Now I'm done thinking about the whole issue of who should get care, how, where, and by whom. Tired of ranting.
Okay, so I got this e-mail from ClinkShrink. She says that if I need to be psychiatrically hospitalized, The Retreat is out for me, apparently Rock Climbing is part of the package. As part of my blurred blog/real life dimensional problems, I tried wall climbing a few months back after Shiny Happy Person (of Trick-Cycling for Beginners) posted about the wonder of it. I couldn't get to the first foot-hold. I stood there, unable to lift myself, wondering why I'd want to do this anyway. My twelve-year-old daughter, who was kind enough to accompany me, scrambled to the top. Repeatedly. Clink ended her email by offering to be my roommate if I needed inpatient care. How sweet to have such a devoted friend. And if that doesn't make me feel fuzzy enough, Roy sent me Frank Zappa and Captain Beefheart performing Muffin Man. How good does life get?

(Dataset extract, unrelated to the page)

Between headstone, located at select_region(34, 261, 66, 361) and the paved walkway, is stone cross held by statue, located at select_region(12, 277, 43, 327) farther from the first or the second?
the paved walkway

So, I wasn't planning on The Retreat, at $1700/day, or any other inpatient psychiatric facility, for that matter. I realize, of course, that there are some aspects of life that one doesn't plan and that aren't under our control, but there are a limited number of things I can worry about, so I was going to leave this off the list. ClinkShrink got me thinking though: If I do ever need an intensive level of psychiatric care, what am I going to do.
I've decided to plan my own, luxury-laden, cost effective nervous breakdown:
I'd much sooner check into a nice hotel at $?400/day (+room service, with chocolate turndown service) and have daily outpatient sessions with a psychiatrist, thereby wasting resources by using a psychiatrist when a cheaper psychotherapist might do or, if I needed meds, efficiently combining my psychotherapy with med management which actually would be saving resources.
Financially, if we could keep me from shopping during this endeavor, it could be both more luxurious and much cheaper than The Retreat, figure roughly $550/day-- not bad for a feather bed, color tv, private bath, feather bed, turn down chocolates, and daily 50 minute sessions with a psychiatrist rather then a fresh-out-of-school social worker or any other mental health care professional assigned to me by a hospital unit in a setting where I wouldn't have any choice to have a shrink with a certain type of training (I want a blogging one who can identify...) or worry about things such as patient-doctor chemistry-- a doc I'd like and feel comfortable talking to.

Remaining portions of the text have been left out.